WASHINGTON: The U.S. Treasury, moving to boost pressure on Hezbollah, imposed sanctions on Wednesday against two people and three firms that Washington accuses of being involved in schemes to help the armed Shi'ite group backed by Iran evade American sanctions.

The Treasury's Office of Foreign Assets Control (OFAC) said it was targeting Belgium-based Wael Bazzi because he acted on behalf of his father Mohammad Bazzi, a Hezbollah financier.

OFAC also took action against two Belgian companies and a British-based firm controlled by Bazzi.

In addition, the US Treasury designated Lebanon-based Hassan Tabaja, who it said had acted on behalf of his brother Adham Tabajha, also a Hezbollah financier. The U.S. action freezes their assets and property and prevents U.S. citizens and businesses from dealing with them.

The two men and three businesses were targeted for sanctions under US regulations aimed at suspected terrorists or those who support them, the Treasury said in a statement. Hezbollah is considered a foreign terrorist organization by the United States.

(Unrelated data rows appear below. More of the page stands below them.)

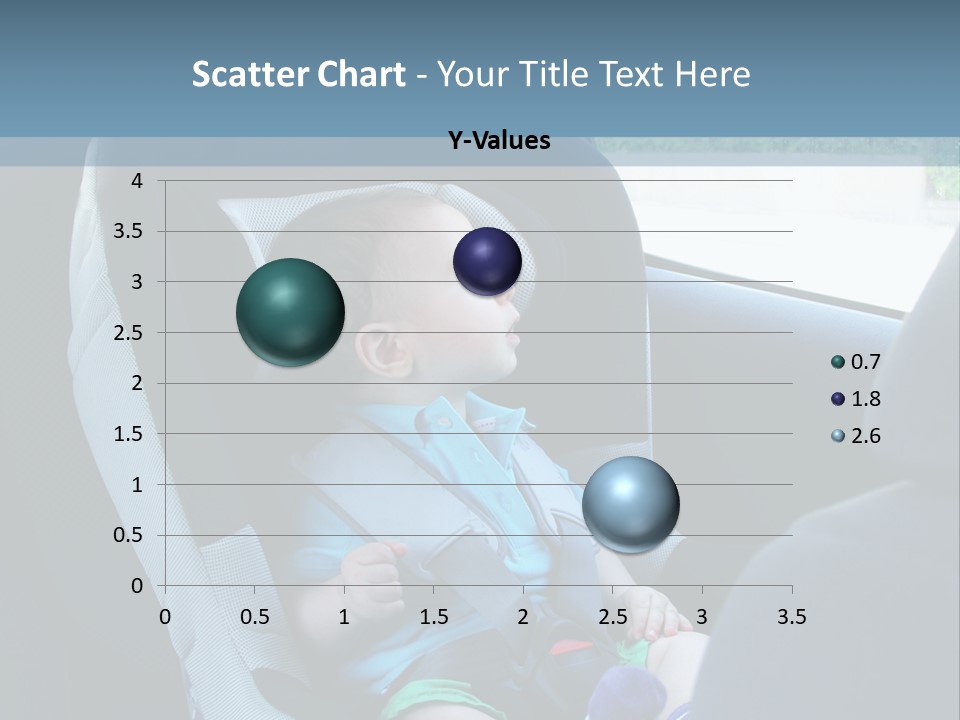 Scatter Chart - Your Title Text Here

Y-Values

4
3.5
3
2.5
2
1.5
1
0.5
0

0 0.5 1 1.5 2 2.5 3 3.5

0.7
1.8
2.6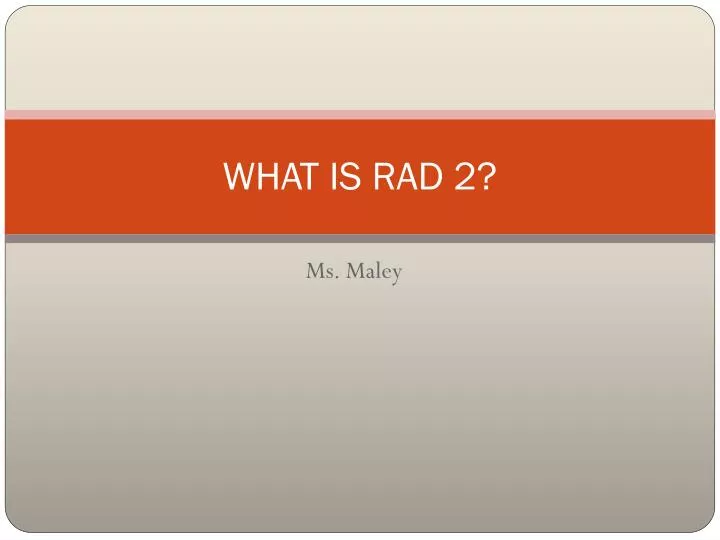 WHAT IS RAD 2?

Ms. Maley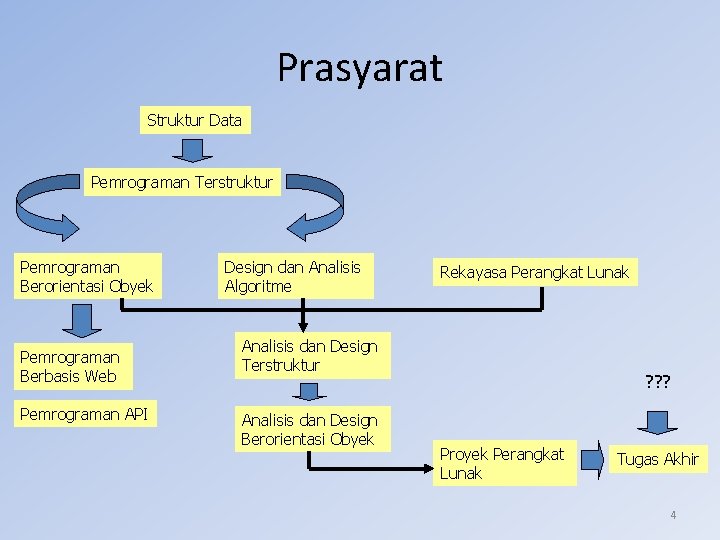 Prasyarat

Struktur Data

Pemrograman Terstruktur

Pemrograman Berorientasi Obyek

Design dan Analisis Algoritme

Rekayasa Perangkat Lunak

Pemrograman Berbasis Web

Pemrograman API

Analisis dan Design Terstruktur

Analisis dan Design Berorientasi Obyek

???

Proyek Perangkat Lunak

Tugas Akhir

4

"Treasury is relentlessly pursuing Hezbollah's financial facilitators by dismantling two of Hezbollah's most important financial networks," Treasury Undersecretary Sigal Mandelker said in a statement.

"By targeting Hassan Tabaja and Wael Bazzi and their European-based companies, this administration is continuing to disrupt all avenues of financial support relied upon by Hezbollah," he said.

The US State Department earlier this week offered a reward of up to $10 million for information that could help disrupt Hezbollah's financing.

The move to boost pressure on the group comes at a time of growing US concern about its role in the Lebanese government. Hezbollah's regional clout has expanded as it has sent fighters to Middle East conflicts, including the war in Syria, where it supported President Bashar al-Assad.